Blind, But Now I See: Oct 24th - 30th

This Week & Beyond...

Please take note of the following items and respond as the Lord leads!!

1) Prayer: We have a small team going out to Piney to minister via praise & worship.  Please lift up Tony & Lisa, Darian & Brenda, as they go to serve on Sunday.  As well, please say a prayer for the team serving on Sunday.  Just because you're not on the stage, doesn't mean you can't be apart of team this week.  Let's pray for:
- The team: Greg, Michelle, Andrew, Nyk, Owen, Cassie, Tim, Ezra
- Practice: That it may go smoothly, Holy Spirit anointed, creative...
- Congregation:  That they'd be ready to receive and participate.  That the Lord would stir worship in their hearts and that they'd be encouraged and changed for His glory!

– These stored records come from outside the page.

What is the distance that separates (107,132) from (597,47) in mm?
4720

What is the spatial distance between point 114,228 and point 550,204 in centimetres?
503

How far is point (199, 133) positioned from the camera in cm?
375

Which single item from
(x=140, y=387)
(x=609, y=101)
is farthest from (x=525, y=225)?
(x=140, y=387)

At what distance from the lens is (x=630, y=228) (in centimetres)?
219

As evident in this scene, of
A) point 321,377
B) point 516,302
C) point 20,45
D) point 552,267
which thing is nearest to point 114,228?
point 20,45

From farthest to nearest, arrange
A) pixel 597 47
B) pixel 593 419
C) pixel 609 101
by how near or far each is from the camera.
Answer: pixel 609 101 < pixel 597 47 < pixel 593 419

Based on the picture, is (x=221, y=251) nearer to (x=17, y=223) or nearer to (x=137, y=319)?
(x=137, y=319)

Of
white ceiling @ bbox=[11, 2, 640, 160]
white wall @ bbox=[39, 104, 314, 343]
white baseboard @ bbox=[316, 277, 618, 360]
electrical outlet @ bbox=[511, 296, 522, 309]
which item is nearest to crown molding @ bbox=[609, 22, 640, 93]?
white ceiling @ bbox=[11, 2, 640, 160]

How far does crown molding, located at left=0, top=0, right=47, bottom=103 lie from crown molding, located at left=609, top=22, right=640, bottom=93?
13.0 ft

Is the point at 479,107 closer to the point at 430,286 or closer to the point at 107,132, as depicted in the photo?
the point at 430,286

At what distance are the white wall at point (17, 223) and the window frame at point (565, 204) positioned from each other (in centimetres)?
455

2) Team Night #1: This Sunday is our first team night.  As mentioned in previous communications, this will be an intimate worship night, of which, includes the prayer team joining us!  If you haven't responded as to your availability, whether it's a decline or accept, please do so at your earliest convenience.  This will help me in preparation for the evening.  Thank you!

Devotional...

Blind, But Now I See
by Karen Morerod, Kansas City, Kansas

To this they [the Pharisees] replied, "You were steeped in sin at birth; how dare you lecture us!" And they threw him out. Jesus heard that they had thrown him out, and when he found him, he said, "Do you believe in the Son of Man?" ...Then the man said, "Lord, I believe," and he worshiped him.  (John 9:34-35, 38) 

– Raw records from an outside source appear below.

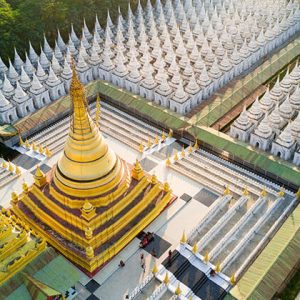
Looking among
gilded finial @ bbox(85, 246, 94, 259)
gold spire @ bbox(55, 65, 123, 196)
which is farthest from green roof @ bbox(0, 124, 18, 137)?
gilded finial @ bbox(85, 246, 94, 259)

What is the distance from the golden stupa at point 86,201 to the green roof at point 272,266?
8.44 metres

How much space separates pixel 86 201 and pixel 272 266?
13.1 meters

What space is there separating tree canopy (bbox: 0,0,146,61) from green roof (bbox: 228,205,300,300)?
39.6 metres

This unnamed, thrown-out-of-the-church man has become one of my favorite guys in the New Testament. All he did was happen to be born blind, be in the right place at the right time on the Sabbath, and Jesus spat on the ground, made some mud and healed his blindness. The man didn't even ask to be healed.

But, boy, did this start controversy with the neighbors and religious leaders. They fired questions: Weren't you the one who used to sit and beg? Who did this? How can you say this man is from God? Don't you know we are Moses' disciples? Doesn't this so called prophet know what day this is? Where are your parents, son?

The healed blind man couldn't even celebrate his new-found sight. Everyone was pointing fingers, wagging their tongues and trying to deny what just happened. At the very least they suggested that the "miracle" wasn't on the up and up. But I love the man's response in the midst of the clamor. He said, "Whether He [Jesus] is a sinner, I do not know; one thing I do know, that though I was blind, now I see." Three cheers for a simple faith!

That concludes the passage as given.